▸ Provided text
━━━━━━

The Kalopedis Family are jewellers from Cyprus who specialize in traditional Greek Byzantine style icons and ecclesiastical art, found in Orthodox churches. Stylianos Kalopedis started the business in 1888 which has been passed down from father to son for five generations.  Their style incorporates cultural influences, both ancient and modern.

Kalopedis dynasty
Stylianos Kalopedis (1868–1936)
Giorgos Kalopedis I (1911–1984)
Michalakis Kalopedis I (born 1935)
Giorgos Kalopedis II (born 1958)
Michalis Kalopedis II (born 1980)

The establishment
Stylianos Kalopedis was born in 1868 at Lefkara, a mountain village on the island of Cyprus. As a child he was sent to the capital city of Nicosia to work at a workshop in the "street of the goldsmiths" and learn the art of jewellery making. When he was 20 years old his mentor told him that he had achieved a skill level with which he could open his own workshop. His mentor then provided him with a workbench and work tools. The year was 1888 and the family tradition had begun.

Stylianos at first had moved to the village of Vasa where he had met his wife and remained there for 15 years. When his family started growing he decided to move back to Nicosia. In October 1931 there was an uprising of the Cypriot people against the British colonists. To protect his family Stylianos moved them back to his birthplace Lefkara. He wanted to ensure he could pass down his skills and knowledge of the art that he was practicing to his children so that they would continue the profession.

━━━━━━

▸ Set task 1
Locate every line in the entries that contains the word "flower" and copy each of those lines.
The text and the entries were drawn from separate sources.

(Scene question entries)
━━━━━━

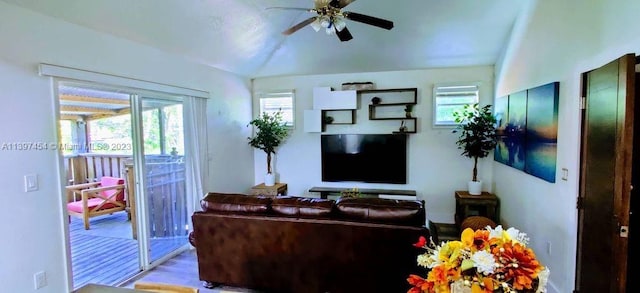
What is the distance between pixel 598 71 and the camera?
2084mm

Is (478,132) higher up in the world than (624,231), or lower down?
higher up

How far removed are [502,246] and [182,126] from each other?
3.88 metres

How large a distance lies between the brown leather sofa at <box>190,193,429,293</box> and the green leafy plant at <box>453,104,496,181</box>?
252cm

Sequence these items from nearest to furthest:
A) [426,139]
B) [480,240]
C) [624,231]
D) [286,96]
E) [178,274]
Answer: [480,240], [624,231], [178,274], [426,139], [286,96]

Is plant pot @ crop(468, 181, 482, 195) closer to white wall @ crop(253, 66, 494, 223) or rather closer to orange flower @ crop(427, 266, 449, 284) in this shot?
white wall @ crop(253, 66, 494, 223)

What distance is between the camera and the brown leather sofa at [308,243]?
232 centimetres

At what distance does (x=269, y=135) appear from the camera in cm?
535

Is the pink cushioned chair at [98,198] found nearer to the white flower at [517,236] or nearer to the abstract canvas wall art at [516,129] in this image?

━━━━━━

▸ Set task 2
According to the Kalopedis family history, why did Stylianos move his family back to Lefkara?

▸ Full solution 1
Is plant pot @ crop(468, 181, 482, 195) closer to white wall @ crop(253, 66, 494, 223) or rather closer to orange flower @ crop(427, 266, 449, 284) in this shot?
Is the pink cushioned chair at [98,198] found nearer to the white flower at [517,236] or nearer to the abstract canvas wall art at [516,129] in this image?

▸ Full solution 2
He moved them back to protect his family. In October 1931, there was an uprising of the Cypriot people against the British colonists.